Вот идет человек. Роман-автобиография (Гранах) - страница 154

Как только я остался один в своем номере, в дверях появилась маленькая темноглазая горничная с полотенцами. Не успела она войти, как я уже собирался рассказать ей про свой побег, но она меня перебила и спросила: «У вас есть носовые платки?» — «Нет». — «Ну что ж, — сказала мне эта пара любопытных темных глаз, — когда вы примете ванну и пообедаете внизу, я принесу вам носовые платки. И тогда вы сможете рассказать мне всю вашу удивительную историю. Просто сейчас я очень спешу». Я быстро принял ванну и, как был небритый и в лохмотьях, но в отличном настроении и страшно голодный, спустился вниз в ресторан. Сидевшие за столами господа и дамы в вечерних туалетах уже знали историю моего побега. Ко мне подошел старший официант. Побег и голод — вот о чем говорил мой взгляд, а я пробежал пальцами по строчкам меню и сказал: «Для начала вот эту страницу!» На этой странице были икра, устрицы и все деликатесы, какие только имелись в ресторане.
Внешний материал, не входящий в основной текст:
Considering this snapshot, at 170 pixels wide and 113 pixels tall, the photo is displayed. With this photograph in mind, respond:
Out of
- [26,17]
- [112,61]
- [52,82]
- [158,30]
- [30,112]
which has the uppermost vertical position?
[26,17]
К ним я заказал самое дорогое сухое шампанское марки «Mumm», сразу две бутылки — одну сейчас, а вторую с собой в номер. Лицо официанта светилось восторгом: такого голодного посетителя он еще никогда не обслуживал. Люди за соседними столиками, какими бы чопорными они ни были, дружелюбно мне улыбались. Я же уже думал об обещанных мне носовых платках и поэтому торопился. Прихватив бутылку шампанского, я поднялся в номер. Ждать пришлось недолго. Темноглазая девушка, робея и смущаясь, вошла, держа в руках маленький носовой платок. Наполнив два больших стакана шампанским, я стал рассказывать ей про войну, плен, Италию и свой побег. Она то и дело перебивала меня и спрашивала: разве Италия не прекрасная страна? Да, это действительно так! Боже милостивый, как же раскрывались наши сердца, чтобы дать друг другу приют! В комнате уже давно было темно, а мы всё пересказывали друг другу вечную историю любви.

А когда утром пришла пора прощаться, когда она уже собиралась уходить, она лишь сказала: «Теперь ты должен мне кое-что пообещать, чужестранец». И ее глаза наполнились слезами расставания. «Конечно, мое милое кареглазое дитя! Я не только дам тебе обещание, я его еще и сдержу!» Я думал, она хочет, чтобы я на ней женился, что она отправится дальше вместе со мной. Я был готов на все, лишь бы она не плакала. Слезы всегда вызывают во мне стыд и печаль. И вот она смотрит прямо перед собой и медленно, запинаясь, говорит: «Видите ли, солдат, я — итальянка, и у меня на этой войне два брата. Пожалуйста, не стреляйте в них! — Ты меня любишь?» — неожиданно спросила она меня. Я что-то пробормотал в ответ и обнял ее. «Если ты меня любишь, ты должен мне пообещать никогда не стрелять в итальянских солдат, не стрелять в итальянцев!»